Plan für 2021 Euroländer wollen Münzen im Wert von fast zwei Milliarden Euro prägen

Bargeldlose Bezahlung liegt im Trend, besonders in der Pandemie. Trotzdem brauchen die Euroländer frisches Geld: 2021 sollen neue Münzen im Wert von 1,98 Milliarden entstehen. Spitzenreiter ist Deutschland.
Euromünzen (Symbolbild)

Euromünzen (Symbolbild)

Foto: Alicia Llop / Getty Images

Oft wurde es schon totgesagt, aber das Bargeld lebt: Die Euroländer wollen trotz alternativer Bezahlmöglichkeiten auch 2021 in großem Stil Euromünzen prägen. Die Europäische Zentralbank (EZB) genehmigte ein Volumen von 1,98 Milliarden Euro. Das geht aus dem Amtsblatt  der Europäischen Union hervor.

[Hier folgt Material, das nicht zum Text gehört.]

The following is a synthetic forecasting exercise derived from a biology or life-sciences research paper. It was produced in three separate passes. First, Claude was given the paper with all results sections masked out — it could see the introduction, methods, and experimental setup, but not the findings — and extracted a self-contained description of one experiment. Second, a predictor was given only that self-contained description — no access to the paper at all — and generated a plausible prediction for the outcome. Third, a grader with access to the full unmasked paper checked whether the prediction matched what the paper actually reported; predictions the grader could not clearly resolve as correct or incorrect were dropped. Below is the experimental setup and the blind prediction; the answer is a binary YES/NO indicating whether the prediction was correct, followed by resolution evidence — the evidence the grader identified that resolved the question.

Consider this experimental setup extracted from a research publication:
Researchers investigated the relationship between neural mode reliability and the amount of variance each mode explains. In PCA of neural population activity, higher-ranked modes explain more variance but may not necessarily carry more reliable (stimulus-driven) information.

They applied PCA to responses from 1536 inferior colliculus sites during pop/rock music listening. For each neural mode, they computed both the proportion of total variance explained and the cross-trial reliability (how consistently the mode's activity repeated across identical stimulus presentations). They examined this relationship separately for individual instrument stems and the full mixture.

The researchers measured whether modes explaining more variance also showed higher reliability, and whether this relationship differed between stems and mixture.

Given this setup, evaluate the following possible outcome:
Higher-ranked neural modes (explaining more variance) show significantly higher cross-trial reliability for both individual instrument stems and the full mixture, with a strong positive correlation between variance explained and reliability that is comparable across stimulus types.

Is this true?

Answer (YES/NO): YES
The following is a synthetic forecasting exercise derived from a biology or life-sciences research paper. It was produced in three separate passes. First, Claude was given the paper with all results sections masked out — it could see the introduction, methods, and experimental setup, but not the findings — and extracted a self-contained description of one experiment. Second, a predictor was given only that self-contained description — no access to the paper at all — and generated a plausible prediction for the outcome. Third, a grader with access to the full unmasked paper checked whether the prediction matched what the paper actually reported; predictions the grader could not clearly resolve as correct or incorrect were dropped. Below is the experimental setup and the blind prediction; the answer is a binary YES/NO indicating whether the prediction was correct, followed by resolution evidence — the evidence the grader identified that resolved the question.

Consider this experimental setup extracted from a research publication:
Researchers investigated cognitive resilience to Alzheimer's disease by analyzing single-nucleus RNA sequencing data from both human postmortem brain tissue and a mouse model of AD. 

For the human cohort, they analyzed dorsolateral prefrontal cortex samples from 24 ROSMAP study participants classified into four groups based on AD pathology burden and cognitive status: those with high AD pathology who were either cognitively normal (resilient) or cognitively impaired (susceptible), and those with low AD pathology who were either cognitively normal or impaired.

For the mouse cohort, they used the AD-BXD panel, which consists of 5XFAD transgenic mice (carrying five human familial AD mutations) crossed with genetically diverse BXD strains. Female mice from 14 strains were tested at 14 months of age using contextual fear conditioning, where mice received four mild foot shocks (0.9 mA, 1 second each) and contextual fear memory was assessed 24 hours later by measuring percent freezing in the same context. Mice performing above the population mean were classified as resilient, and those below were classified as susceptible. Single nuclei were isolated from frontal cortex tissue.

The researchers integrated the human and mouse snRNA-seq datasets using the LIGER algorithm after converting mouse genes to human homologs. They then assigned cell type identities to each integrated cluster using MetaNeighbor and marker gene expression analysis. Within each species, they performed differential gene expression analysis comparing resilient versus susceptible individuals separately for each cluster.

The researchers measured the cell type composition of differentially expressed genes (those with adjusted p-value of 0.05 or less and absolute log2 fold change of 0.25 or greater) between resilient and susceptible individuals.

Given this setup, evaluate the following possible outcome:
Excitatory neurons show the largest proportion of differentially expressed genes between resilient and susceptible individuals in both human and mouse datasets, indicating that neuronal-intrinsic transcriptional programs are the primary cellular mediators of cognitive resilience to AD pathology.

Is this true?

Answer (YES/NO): YES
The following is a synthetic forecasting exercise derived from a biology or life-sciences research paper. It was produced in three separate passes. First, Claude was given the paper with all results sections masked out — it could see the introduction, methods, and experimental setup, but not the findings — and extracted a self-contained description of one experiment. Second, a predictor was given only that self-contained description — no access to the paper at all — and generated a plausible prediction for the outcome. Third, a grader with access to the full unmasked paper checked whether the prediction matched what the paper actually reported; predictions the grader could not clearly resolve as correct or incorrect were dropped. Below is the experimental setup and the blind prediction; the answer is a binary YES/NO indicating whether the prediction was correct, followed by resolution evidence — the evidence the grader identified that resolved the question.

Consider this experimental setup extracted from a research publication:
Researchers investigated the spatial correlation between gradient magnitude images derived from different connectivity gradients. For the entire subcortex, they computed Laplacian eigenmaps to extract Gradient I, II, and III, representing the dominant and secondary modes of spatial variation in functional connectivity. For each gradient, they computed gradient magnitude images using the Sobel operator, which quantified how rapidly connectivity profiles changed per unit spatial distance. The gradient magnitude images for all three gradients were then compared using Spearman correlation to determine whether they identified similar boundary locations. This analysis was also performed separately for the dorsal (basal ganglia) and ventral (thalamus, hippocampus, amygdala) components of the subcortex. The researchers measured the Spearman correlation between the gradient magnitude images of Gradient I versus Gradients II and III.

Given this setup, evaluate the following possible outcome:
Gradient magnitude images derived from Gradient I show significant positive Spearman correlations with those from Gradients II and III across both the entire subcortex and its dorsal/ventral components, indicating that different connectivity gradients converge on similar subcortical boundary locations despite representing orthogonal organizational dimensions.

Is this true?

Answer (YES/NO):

1482,9 Millionen Euro sind für den täglichen Gebrauch bestimmt, dazu kommen Sammlermünzen im Umfang von 499,3 Millionen Euro. Die meisten Geldstücke will wie im vergangenen Jahr Deutschland produzieren. Auf 658 Millionen Euro beläuft sich das Volumen der größten Volkswirtschaft Europas, davon entfallen 241 Millionen Euro auf Sammlermünzen.

Mit einem Gesamtvolumen von 321,5 Millionen Euro kommt Spanien auf den zweithöchsten Wert neuer Münzen, Frankreich liegt mit einem Volumen von 293 Millionen Euro auf Rang drei der Euroländer.

Die EZB legt jährlich anhand des von den 19 Eurostaaten gemeldeten Bedarfs eine Obergrenze für das Gesamtvolumen der Münzen fest. In diesem Rahmen können die Länder Geldstücke prägen lassen.

Centmünzen abschaffen?

Umstritten sind vor allem Ein- und Zweicentmünzen. Viele Verbraucher finden sie lästig, ihre Abschaffung wird diskutiert. Derzeit findet dazu eine Anhörung bei der EU-Kommission statt.

Deutschland hat eine klare Haltung: »Unsere Position, dass Kleinmünzen nicht abgeschafft werden sollen, deckt sich mit der des Bundesfinanzministers«, sagte Bundesbank-Vorstandsmitglied Johannes Beermann der Deutschen Presse-Agentur. Solange es Preise wie 0,99 oder 1,98 Euro gebe, werde man die Münzen brauchen.

»Ich glaube nicht, dass es da eine massive Verschiebung gibt«

Bundesbank-Vorstandsmitglied Johannes Beermann

Die Coronakrise hat bei manchen EU-Bürger offenbar zu einem Umdenken geführt: In einer EZB-Erhebung in den Euroländern im Juli 2020 gaben vier von zehn Befragten an, seit Beginn der Pandemie seltener Bargeld verwendet zu haben.

Laut Bundesbank-Vorstand Beermann werden jedoch noch immer drei Viertel aller Transaktionen an der Ladenkasse in bar abgewickelt. »Ich glaube nicht, dass es da eine massive Verschiebung gibt«, sagte er.